Maclaurin expansion for lnx

[apple2357]

I was always under the impression that you cannot find a Maclaurin series expansion for lnx, presumably the reason being is that you can't define the derivative of lnx at x=0 and so the formula fails.

I was searching for something else when i came across this on a website, can anyone help me see how this expansion for lnx has been attained? Is this considered a Maclaurin expansion?




(It's off a website called math24.net)

 

[HallsofIvy]

(7) is NOT a "MacLaurin series". And it isn't just that "the derivative does not exist a x= 0". ln(x) itself does not exist at x= 0.

 

[apple2357]

So how is that expansion for lnx established? Is it around a different point? like x=1

 

[Dr.Peterson]

So how is that expansion for lnx established? Is it around a different point? like x=1

See if this helps: https://en.wikipedia.org/wiki/Natural_logarithm#Series They derive your series 7 more or less the way I imagined doing it.

 

[apple2357]

Thanks!

 

[HallsofIvy]

So how is that expansion for lnx established? Is it around a different point? like x=1

There are 3 "expansions for ln(x)" given.

 

[apple2357]

There are 3 "expansions for ln(x)" given.

I can see how 5 & 6 can be established. Using the Maclaurin formula to get 5 and use log laws to get 6 from 5 ( for example).

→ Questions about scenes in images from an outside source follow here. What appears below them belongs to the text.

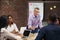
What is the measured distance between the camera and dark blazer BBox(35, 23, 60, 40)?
4215 millimetres

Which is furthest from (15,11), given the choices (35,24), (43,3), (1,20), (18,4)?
(1,20)

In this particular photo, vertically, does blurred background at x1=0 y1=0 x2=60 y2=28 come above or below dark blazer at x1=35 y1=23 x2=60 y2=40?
above

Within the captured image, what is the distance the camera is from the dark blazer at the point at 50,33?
166 inches

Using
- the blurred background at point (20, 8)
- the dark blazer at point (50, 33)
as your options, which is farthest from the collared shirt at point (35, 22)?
the blurred background at point (20, 8)

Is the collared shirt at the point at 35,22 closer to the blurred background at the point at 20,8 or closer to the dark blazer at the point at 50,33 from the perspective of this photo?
the dark blazer at the point at 50,33

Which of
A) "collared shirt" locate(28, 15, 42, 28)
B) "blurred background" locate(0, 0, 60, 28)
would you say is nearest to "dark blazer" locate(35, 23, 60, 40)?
"collared shirt" locate(28, 15, 42, 28)

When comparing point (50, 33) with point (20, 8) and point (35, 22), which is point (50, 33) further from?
point (20, 8)

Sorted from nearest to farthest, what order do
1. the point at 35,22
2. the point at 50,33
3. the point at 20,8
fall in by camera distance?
the point at 50,33 → the point at 35,22 → the point at 20,8

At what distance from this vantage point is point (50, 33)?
13.9 feet

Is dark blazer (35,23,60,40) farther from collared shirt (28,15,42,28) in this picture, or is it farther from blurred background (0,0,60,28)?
blurred background (0,0,60,28)

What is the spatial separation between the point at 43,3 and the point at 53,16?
5030 millimetres

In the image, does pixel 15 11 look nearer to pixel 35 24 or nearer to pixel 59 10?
pixel 59 10

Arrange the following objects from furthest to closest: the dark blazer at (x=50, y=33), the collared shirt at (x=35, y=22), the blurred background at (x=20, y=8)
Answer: the blurred background at (x=20, y=8) → the collared shirt at (x=35, y=22) → the dark blazer at (x=50, y=33)

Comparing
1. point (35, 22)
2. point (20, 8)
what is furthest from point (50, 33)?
point (20, 8)
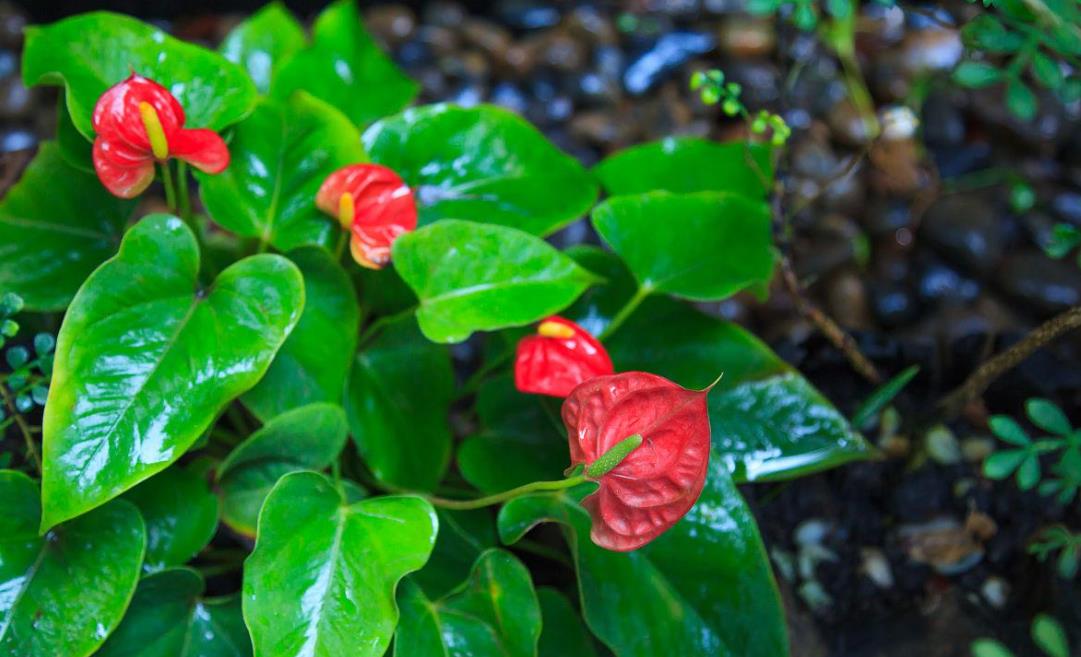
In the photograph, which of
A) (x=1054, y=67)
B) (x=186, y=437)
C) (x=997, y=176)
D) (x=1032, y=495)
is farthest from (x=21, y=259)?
(x=997, y=176)

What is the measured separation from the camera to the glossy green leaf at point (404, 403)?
1.10 m

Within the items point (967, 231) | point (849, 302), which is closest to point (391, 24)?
point (849, 302)

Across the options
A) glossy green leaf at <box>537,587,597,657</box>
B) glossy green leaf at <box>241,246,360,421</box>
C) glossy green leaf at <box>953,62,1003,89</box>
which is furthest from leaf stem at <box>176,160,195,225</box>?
glossy green leaf at <box>953,62,1003,89</box>

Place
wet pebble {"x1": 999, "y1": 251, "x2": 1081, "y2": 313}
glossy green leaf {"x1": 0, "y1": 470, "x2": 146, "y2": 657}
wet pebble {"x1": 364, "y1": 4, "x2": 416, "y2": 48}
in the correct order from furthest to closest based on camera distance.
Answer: wet pebble {"x1": 364, "y1": 4, "x2": 416, "y2": 48} < wet pebble {"x1": 999, "y1": 251, "x2": 1081, "y2": 313} < glossy green leaf {"x1": 0, "y1": 470, "x2": 146, "y2": 657}

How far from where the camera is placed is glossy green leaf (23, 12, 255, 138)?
3.40 feet

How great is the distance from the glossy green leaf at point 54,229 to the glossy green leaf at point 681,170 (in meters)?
0.60

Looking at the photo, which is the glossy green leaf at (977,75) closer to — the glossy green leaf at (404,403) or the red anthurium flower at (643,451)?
the red anthurium flower at (643,451)

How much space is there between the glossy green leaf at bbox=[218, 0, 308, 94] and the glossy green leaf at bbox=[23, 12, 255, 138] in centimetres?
24

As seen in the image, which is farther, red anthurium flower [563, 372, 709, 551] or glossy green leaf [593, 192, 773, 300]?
glossy green leaf [593, 192, 773, 300]

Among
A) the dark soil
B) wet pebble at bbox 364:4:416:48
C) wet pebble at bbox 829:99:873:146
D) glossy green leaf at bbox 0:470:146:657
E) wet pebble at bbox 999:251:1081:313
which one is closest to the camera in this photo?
glossy green leaf at bbox 0:470:146:657

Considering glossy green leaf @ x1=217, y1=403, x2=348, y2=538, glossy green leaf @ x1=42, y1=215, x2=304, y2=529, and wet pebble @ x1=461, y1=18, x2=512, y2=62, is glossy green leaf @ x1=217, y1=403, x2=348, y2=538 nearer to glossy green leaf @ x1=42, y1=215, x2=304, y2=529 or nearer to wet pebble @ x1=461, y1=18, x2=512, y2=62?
glossy green leaf @ x1=42, y1=215, x2=304, y2=529

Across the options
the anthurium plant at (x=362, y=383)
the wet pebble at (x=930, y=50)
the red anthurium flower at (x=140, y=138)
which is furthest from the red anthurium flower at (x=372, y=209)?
the wet pebble at (x=930, y=50)

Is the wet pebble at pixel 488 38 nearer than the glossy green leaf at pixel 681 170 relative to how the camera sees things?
No

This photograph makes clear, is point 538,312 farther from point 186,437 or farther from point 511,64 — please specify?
point 511,64
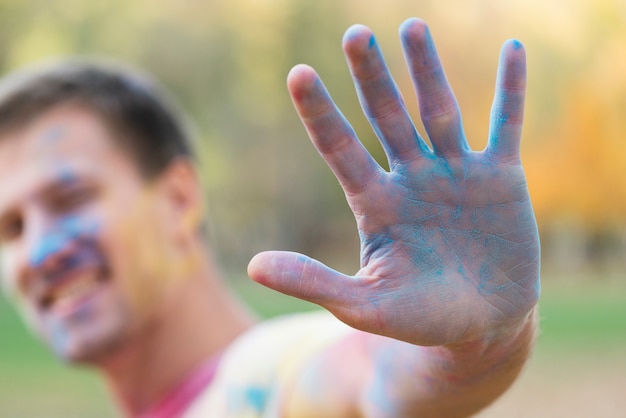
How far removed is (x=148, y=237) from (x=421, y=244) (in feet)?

I couldn't see how 7 could be got from either the Maclaurin formula nor from 5 & 6. However, Dr P has helped with his link, which i will have a detailed look at later!

 

[apple2357]

Actually i think i can see how 7 could be established from 6 now! you are essentially replacing (1+x)/(1-x) and doing some rearranging?

 

[Dr.Peterson]

Actually i think i can see how 7 could be established from 6 now! you are essentially replacing (1+x)/(1-x) and doing some rearranging?

Exactly. You can also think of it in terms of the inverse of f(x) = (1+x)/(1-x), which turns out to be very interesting ...

 

[Cubist]

To give an idea of the accuracy I plotted "ln(x) - <series 7>" for 3, 5, 7 and 9 terms (red to blue)...

 

[Cubist]

Exactly. You can also think of it in terms of the inverse of f(x) = (1+x)/(1-x), which turns out to be very interesting ...

I didn't initially get this. I forgot about how you find an inverse function . For us forgetful people you need to write...

y = (1 + x)/(1 - x)

And rearrange to x = <something in terms of y>

Doing this really reveals the link between series 6 and 7 in the list.